Görev -
Aşağıdaki kayıtlarda "How far is the tree" ifadesini içeren satırla açılıp "54.3 metres" ifadesini içeren satırla kapanan bölümü, boş satırları atlayarak ve iki uç satırı da katarak numaralı liste biçiminde yazın.

Verilen kayıtlar -
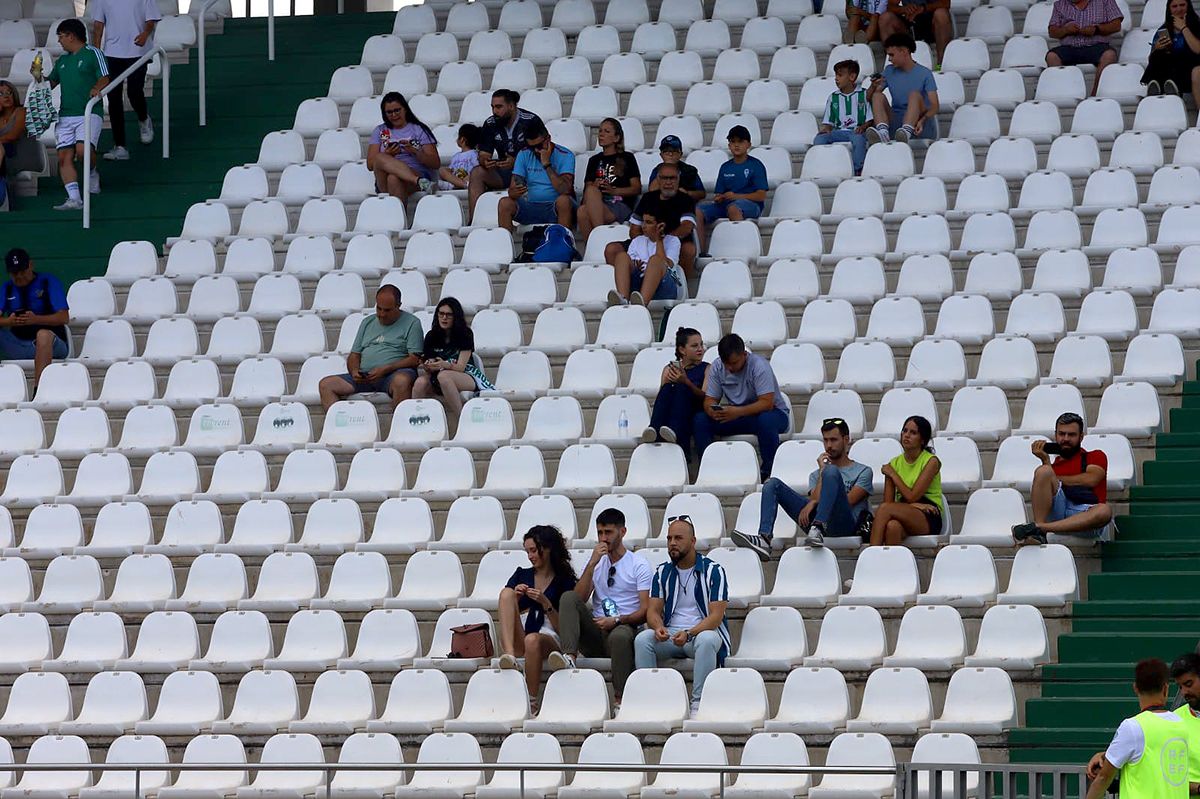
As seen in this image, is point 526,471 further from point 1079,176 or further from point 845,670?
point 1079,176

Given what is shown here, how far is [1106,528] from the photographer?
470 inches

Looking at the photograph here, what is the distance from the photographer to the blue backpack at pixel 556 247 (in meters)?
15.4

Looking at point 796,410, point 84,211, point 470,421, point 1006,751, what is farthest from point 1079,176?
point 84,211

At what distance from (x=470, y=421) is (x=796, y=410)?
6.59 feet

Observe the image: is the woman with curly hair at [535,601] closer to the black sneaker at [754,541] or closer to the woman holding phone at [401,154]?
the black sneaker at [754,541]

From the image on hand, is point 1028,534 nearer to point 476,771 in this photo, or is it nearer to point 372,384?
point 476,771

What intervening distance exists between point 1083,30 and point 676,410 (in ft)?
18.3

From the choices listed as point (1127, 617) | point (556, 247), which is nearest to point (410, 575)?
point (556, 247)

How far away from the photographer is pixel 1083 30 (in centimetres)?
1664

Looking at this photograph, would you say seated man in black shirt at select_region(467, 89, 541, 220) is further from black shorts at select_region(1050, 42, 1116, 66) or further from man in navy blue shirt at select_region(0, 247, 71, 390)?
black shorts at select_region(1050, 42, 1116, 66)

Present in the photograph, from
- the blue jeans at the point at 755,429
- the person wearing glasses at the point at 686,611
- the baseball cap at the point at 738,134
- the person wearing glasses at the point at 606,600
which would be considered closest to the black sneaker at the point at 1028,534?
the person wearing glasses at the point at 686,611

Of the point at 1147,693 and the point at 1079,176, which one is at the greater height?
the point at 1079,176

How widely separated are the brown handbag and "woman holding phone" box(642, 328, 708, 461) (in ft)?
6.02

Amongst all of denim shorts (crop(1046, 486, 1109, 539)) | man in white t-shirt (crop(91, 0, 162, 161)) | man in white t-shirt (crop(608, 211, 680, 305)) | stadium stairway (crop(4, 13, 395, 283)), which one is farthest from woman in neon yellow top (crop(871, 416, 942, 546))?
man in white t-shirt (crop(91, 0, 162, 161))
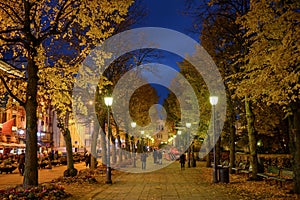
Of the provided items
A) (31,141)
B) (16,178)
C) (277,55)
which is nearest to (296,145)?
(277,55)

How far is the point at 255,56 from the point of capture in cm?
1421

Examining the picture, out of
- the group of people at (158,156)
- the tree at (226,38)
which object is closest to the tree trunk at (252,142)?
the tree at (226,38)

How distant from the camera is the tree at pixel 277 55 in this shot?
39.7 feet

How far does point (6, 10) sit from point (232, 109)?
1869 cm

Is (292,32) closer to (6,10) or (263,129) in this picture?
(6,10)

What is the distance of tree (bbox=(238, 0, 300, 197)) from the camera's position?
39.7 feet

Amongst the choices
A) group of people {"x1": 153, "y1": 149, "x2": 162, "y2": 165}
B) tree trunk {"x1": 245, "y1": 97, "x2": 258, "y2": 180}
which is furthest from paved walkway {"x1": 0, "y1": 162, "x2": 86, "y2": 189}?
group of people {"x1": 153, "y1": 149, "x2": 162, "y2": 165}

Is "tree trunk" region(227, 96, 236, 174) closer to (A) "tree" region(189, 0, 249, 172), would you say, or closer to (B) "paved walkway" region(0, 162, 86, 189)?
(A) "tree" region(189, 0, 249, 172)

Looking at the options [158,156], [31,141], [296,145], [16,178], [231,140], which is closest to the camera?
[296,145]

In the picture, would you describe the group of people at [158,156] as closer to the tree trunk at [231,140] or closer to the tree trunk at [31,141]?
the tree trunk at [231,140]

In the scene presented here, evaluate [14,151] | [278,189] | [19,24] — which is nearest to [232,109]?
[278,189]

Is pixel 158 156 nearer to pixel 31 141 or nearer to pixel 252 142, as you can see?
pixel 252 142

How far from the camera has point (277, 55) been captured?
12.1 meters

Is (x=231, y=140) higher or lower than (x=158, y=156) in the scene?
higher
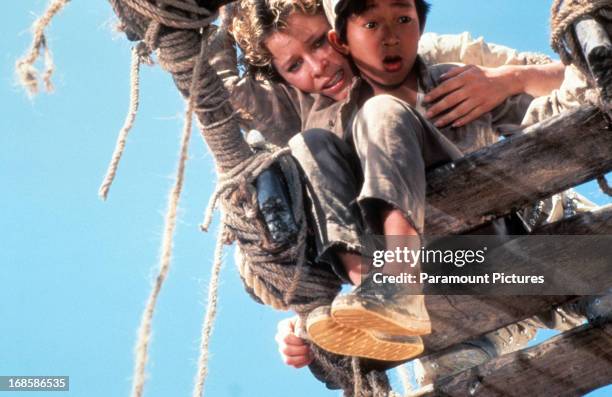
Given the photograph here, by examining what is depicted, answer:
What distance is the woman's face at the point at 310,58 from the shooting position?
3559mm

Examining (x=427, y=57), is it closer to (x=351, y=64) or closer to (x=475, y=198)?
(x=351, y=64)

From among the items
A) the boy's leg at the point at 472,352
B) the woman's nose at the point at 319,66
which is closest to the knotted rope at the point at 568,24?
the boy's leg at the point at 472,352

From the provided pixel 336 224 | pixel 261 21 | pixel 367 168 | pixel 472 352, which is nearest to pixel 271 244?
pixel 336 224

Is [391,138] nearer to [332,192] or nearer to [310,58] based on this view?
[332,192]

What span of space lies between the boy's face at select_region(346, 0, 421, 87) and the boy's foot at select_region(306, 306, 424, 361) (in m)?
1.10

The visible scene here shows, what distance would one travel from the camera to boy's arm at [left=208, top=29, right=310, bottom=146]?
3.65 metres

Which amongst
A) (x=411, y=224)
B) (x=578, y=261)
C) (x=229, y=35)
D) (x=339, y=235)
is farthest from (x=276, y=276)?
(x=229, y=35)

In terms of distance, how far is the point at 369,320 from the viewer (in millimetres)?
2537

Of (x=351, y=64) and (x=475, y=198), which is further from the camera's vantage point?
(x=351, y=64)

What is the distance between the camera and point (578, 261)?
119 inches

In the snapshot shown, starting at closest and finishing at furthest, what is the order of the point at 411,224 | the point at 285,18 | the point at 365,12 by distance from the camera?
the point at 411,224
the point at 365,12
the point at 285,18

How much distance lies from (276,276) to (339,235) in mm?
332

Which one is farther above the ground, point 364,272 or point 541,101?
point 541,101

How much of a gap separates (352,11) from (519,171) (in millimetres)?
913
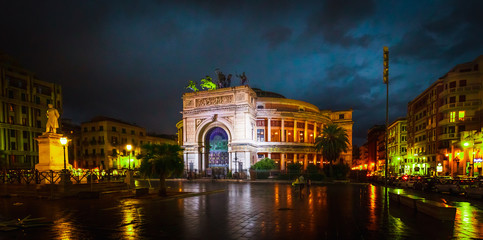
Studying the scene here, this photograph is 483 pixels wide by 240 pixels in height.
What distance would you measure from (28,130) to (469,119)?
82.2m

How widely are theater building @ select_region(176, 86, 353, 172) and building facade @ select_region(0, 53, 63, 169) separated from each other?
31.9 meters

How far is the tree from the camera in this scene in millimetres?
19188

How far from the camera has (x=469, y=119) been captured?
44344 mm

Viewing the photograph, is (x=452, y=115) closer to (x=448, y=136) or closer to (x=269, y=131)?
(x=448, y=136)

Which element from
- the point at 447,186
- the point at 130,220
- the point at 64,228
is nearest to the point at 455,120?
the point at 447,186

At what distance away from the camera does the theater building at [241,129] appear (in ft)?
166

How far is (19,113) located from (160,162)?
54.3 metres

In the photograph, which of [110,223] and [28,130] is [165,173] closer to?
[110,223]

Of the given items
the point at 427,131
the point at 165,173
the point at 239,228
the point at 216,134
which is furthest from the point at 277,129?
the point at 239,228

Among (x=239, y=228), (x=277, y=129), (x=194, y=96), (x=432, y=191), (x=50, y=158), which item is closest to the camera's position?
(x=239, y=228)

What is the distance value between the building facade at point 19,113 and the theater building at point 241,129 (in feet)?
* * *
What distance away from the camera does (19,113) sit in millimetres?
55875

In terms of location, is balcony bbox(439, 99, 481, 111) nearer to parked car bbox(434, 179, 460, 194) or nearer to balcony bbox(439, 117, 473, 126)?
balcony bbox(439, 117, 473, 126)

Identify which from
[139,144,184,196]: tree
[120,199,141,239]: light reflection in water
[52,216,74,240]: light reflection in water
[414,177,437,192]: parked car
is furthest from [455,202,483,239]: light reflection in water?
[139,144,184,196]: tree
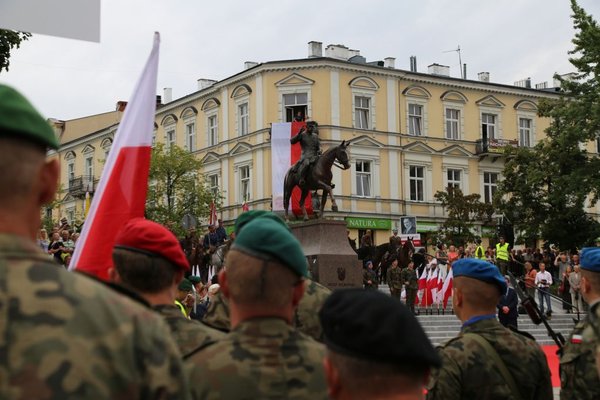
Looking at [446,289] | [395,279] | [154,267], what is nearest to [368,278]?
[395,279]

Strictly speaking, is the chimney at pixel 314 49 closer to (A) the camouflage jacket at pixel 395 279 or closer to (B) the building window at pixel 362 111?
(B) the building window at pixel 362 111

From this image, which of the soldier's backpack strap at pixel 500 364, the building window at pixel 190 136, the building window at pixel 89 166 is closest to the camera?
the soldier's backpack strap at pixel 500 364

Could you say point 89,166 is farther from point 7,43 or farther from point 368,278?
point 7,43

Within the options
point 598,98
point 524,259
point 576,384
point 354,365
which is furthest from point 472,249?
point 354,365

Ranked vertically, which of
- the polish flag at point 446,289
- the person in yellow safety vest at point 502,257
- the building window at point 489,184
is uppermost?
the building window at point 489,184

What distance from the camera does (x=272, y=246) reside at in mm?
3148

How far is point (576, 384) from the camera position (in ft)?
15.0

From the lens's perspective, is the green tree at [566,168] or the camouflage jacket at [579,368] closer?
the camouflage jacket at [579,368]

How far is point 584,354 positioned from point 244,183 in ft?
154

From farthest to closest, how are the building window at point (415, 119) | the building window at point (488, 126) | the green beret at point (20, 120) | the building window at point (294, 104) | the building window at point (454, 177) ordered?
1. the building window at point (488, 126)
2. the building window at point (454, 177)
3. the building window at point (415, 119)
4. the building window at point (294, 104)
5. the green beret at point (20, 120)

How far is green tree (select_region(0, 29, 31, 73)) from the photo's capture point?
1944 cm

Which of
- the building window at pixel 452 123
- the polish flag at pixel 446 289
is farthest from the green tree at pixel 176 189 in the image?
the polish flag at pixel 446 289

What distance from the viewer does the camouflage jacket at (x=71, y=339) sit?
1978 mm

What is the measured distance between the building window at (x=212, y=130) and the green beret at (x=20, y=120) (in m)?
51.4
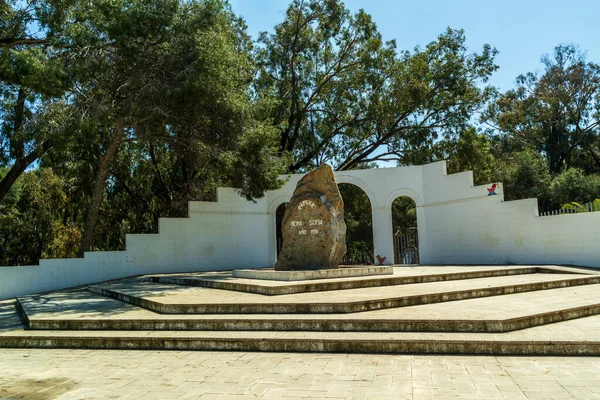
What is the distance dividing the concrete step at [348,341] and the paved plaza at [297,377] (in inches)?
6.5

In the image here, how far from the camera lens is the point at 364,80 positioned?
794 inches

Yanıt -
1. How far is the tree from the camera in this scene in millimetres?
2. 19188
3. How far from the camera has (x=469, y=119) been captured?
4. 44344 mm
5. Viewing the photograph, is (x=452, y=115) closer to (x=448, y=136) or closer to (x=269, y=131)?
6. (x=448, y=136)
7. Which element from
8. - the point at 447,186
9. - the point at 130,220
10. - the point at 64,228
11. is nearest to the point at 455,120?
12. the point at 447,186
13. At what distance away from the camera does the theater building at [241,129] appear (in ft)?
14. 166
15. How far is (19,113) located from (160,162)?
16. 54.3 metres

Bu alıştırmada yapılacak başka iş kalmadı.